== EXERCISE ==
Tally up the lines below that include the word "Zealand". Answer with the number alone.

DATASET ENTRIES START

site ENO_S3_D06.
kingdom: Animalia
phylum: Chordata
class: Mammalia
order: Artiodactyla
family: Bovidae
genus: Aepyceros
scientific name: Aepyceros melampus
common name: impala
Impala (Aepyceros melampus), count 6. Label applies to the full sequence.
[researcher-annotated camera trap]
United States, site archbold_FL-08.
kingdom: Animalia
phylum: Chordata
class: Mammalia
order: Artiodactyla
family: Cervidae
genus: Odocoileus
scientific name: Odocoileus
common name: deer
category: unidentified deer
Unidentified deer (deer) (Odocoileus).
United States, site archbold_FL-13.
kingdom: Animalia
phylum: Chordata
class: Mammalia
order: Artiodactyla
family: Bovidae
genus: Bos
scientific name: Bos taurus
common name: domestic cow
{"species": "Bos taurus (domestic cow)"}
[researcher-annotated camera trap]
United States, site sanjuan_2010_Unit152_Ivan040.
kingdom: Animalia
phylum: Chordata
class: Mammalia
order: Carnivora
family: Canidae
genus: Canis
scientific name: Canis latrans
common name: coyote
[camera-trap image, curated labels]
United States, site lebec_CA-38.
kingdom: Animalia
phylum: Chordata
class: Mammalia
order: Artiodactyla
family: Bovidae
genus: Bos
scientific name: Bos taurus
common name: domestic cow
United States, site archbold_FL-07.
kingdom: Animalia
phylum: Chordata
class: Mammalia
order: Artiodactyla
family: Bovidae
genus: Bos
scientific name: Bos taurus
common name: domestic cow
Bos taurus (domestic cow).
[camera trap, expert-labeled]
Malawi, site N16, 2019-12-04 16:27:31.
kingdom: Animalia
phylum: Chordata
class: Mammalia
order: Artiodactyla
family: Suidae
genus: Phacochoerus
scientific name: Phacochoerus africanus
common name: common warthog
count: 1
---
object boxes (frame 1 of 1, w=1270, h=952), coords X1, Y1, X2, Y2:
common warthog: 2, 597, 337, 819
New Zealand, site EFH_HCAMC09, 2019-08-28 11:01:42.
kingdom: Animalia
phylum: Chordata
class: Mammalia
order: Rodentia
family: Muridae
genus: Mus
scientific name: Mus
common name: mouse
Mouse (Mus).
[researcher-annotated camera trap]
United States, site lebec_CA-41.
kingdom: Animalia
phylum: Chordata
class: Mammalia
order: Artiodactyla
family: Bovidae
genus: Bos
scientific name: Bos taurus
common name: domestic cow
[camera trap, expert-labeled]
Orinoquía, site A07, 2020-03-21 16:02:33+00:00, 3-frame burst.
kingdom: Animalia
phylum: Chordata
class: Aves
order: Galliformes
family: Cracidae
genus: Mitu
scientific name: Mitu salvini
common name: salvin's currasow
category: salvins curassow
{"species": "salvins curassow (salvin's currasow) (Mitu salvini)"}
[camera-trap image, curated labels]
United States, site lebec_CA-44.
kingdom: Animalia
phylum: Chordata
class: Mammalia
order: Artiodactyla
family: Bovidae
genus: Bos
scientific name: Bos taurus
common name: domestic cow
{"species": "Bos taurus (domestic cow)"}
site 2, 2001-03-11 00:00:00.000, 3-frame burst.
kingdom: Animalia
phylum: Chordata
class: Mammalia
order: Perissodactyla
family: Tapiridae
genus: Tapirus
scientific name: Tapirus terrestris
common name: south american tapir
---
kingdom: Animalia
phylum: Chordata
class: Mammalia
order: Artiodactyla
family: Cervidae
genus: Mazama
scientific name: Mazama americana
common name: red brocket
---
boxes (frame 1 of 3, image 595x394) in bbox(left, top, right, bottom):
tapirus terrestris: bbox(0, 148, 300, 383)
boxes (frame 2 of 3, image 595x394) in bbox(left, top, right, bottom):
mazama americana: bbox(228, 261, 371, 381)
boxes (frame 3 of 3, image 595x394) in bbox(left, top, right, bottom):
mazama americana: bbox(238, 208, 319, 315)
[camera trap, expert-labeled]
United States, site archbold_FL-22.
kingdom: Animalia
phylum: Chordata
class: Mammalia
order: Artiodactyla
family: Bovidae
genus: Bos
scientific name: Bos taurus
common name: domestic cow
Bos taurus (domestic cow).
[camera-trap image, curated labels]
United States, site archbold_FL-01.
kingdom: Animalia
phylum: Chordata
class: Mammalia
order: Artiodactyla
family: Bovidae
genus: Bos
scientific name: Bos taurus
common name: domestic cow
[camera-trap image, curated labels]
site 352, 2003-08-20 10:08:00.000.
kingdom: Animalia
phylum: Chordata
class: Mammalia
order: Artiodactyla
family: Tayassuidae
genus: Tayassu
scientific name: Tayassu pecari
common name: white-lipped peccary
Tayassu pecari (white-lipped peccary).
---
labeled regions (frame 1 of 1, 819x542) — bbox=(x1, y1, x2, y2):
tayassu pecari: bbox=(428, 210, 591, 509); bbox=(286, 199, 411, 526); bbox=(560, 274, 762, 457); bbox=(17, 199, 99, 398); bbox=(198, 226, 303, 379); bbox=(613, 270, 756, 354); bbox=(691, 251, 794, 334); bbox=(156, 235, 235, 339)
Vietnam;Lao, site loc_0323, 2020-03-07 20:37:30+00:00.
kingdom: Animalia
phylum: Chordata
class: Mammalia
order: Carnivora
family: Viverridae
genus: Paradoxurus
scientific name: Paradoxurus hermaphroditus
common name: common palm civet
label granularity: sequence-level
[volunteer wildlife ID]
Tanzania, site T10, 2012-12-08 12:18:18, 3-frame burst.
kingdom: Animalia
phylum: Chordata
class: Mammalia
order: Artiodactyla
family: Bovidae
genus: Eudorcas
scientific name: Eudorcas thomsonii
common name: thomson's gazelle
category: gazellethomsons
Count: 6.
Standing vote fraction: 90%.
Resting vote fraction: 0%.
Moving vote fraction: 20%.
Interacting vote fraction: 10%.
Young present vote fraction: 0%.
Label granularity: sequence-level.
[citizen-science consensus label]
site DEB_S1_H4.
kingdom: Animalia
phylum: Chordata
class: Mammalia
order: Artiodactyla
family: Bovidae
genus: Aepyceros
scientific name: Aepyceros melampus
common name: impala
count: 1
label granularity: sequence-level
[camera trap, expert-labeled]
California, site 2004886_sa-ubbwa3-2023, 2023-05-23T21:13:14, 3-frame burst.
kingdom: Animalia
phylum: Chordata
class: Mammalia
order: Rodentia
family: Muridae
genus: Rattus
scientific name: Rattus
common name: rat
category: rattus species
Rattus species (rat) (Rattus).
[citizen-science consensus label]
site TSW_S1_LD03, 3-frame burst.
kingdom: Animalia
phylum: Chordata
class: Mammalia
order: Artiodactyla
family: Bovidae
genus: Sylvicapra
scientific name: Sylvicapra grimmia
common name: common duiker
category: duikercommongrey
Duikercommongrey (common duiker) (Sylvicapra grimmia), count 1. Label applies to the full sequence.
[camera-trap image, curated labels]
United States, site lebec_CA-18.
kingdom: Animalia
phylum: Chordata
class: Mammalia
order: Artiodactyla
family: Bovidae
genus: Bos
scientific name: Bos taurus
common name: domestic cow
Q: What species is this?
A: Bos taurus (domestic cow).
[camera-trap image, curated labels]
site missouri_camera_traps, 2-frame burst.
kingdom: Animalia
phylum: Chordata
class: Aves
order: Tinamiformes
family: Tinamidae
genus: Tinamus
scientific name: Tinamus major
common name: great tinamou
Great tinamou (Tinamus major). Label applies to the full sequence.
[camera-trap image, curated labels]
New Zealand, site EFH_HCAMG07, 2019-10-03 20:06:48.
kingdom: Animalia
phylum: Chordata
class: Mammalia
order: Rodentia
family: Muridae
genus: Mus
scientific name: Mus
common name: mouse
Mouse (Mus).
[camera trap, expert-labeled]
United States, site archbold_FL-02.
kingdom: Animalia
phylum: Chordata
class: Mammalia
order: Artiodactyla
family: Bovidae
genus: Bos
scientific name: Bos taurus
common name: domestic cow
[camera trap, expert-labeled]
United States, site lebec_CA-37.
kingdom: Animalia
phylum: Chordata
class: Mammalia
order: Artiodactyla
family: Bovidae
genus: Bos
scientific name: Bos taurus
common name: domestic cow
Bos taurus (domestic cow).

DATASET ENTRIES END

== THE COMPLETED TASK ==
2